Séminaire Doctorants / Seminar PhD students

« Galaxy evolution modelling with simulated images, Bayesian inference and dimensionality reduction through neural network. »

Florian Livet
Institut d'Astrophysique de Paris (Paris, France)

Nowadays, the study of galaxy evolution is fed with a large set of deep photometric surveys with long exposure time and a wide color range. The classic approach is to extract catalogs of galaxies from these surveys and to model how their luminosities, colors and sizes evolve with redshift. However, the catalogs are often incomplete (Malmquist bias, Eddington bias, confusion, cosmological dimming, stellar contamination, Galactic extinction, K-corrections), therefore the evolution models are often poorly constrained. These spatially-dependent selection effects interact with one another, but it is very hard to express in what extent. The classic approach is then an inverse problem which seeks to model these biases and to correct their effects from the extracted catalogs (Marzke 1998, Taghizadeh-Popp et al. 2015). Therefore, the models derived from these catalogs tend to be biased in a non-trivial way.

In order to avoid solving a hard inverse problem, another reliable technique is the forward-modeling (Carassou et al. 2017). A list of modeled galaxies is passed through a virtual telescope, which is an exact copy of the telescope used for the real survey with the same characteristics and the same observational conditions. This virtual telescope uses the same filters, the same exposure time, thus leads to the same cosmological and instrumental biases described above. This method allows a direct comparison between a real deep survey passed through the real telescope and a simulated deep survey passed through the exact virtual copy of the real telescope. The key-point of this method is that the comparison is done in the observational space and consequently the same selection biases affect both the real and the simulated surveys.

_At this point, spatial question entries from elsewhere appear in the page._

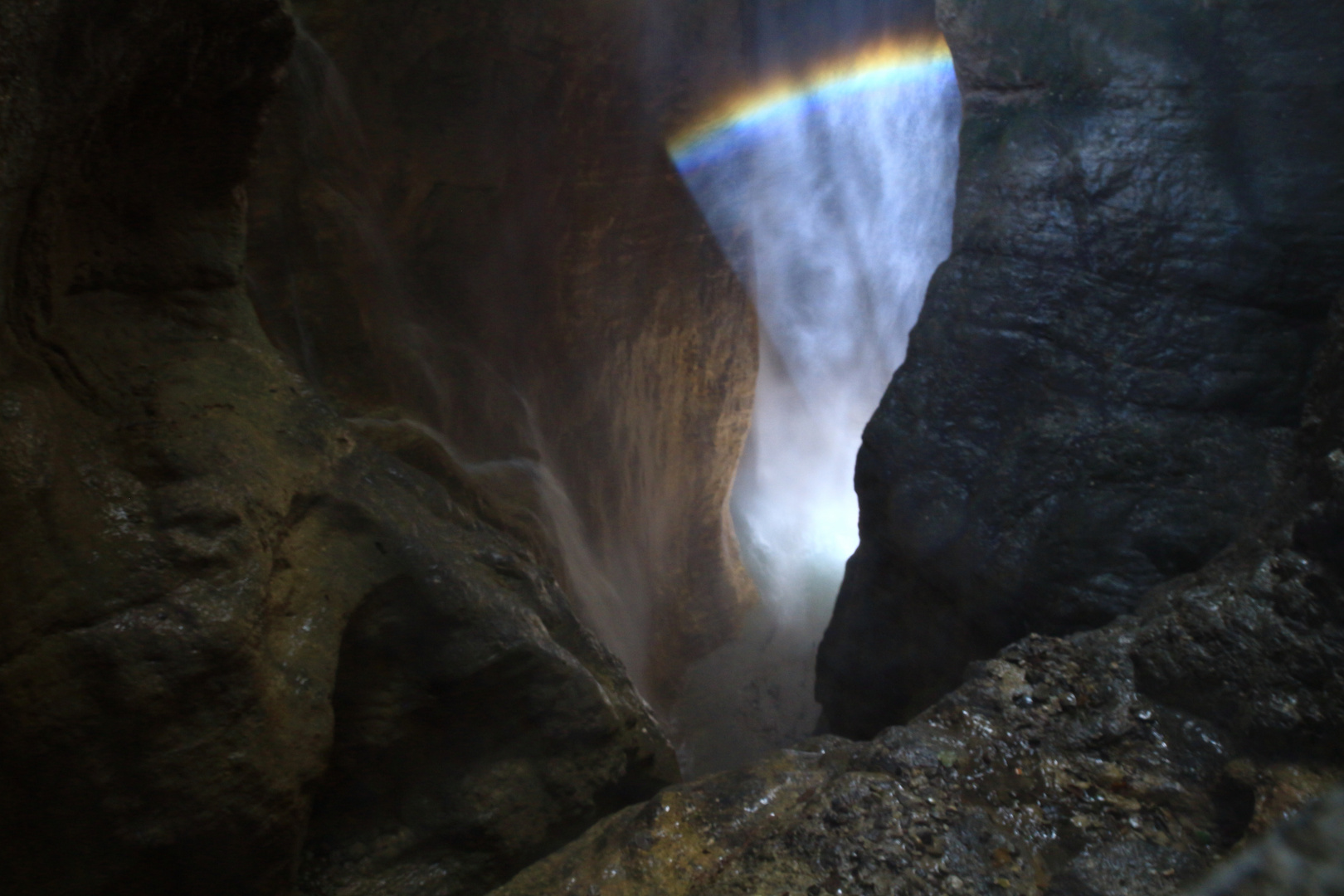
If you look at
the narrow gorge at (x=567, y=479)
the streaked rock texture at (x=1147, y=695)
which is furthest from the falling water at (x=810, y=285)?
the streaked rock texture at (x=1147, y=695)

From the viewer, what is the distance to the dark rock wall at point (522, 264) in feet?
14.6

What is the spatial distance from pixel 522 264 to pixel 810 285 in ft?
15.5

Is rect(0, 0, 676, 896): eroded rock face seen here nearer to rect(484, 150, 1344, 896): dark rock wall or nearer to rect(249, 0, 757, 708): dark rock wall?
rect(484, 150, 1344, 896): dark rock wall

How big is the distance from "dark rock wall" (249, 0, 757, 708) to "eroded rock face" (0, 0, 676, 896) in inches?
65.6

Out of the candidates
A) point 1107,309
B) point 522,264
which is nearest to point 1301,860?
point 1107,309

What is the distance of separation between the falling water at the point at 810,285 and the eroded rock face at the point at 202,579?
162 inches

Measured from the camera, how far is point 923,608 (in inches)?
177

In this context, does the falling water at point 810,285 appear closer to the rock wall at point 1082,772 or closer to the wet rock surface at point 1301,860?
the rock wall at point 1082,772

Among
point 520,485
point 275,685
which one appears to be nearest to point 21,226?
point 275,685

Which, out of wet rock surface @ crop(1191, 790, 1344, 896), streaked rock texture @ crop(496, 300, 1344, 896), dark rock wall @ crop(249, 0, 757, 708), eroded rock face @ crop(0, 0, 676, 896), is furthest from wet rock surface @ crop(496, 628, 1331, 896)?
dark rock wall @ crop(249, 0, 757, 708)

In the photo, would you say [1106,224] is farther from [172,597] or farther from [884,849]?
[172,597]

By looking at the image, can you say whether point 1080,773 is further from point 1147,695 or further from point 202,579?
point 202,579

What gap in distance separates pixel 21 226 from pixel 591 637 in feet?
8.04

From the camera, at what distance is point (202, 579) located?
2.14m
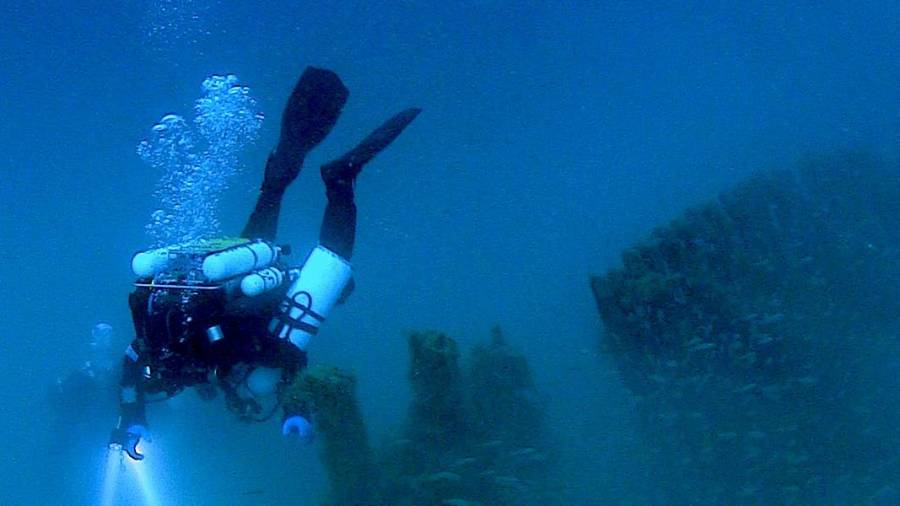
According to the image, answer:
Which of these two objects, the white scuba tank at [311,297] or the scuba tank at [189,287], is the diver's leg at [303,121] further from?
the scuba tank at [189,287]

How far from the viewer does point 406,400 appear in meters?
9.98

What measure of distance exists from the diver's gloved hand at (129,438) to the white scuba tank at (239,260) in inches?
50.4

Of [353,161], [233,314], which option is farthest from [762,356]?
[233,314]

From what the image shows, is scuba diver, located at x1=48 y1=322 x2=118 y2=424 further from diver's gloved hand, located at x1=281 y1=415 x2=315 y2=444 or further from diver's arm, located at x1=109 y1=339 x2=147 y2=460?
diver's gloved hand, located at x1=281 y1=415 x2=315 y2=444

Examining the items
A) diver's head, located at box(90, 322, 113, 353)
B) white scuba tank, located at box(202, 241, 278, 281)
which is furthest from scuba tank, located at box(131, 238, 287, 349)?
diver's head, located at box(90, 322, 113, 353)

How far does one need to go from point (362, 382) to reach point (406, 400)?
4.00 ft

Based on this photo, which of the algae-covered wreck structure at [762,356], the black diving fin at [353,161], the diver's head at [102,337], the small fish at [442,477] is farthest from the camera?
the diver's head at [102,337]

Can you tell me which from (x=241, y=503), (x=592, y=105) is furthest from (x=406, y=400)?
(x=592, y=105)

Because of the high dimensionality of the problem, we use a deep learning method to reduce the dimension of the images in order to keep only the essential information: the neural network algorithm developped by Charnock et al. (2018) which seeks to maximize the Fisher information of the images. This allows us to understand the statistical impact of each parameter of our model on the information content of the images, and to optimize the model of galaxy evolution.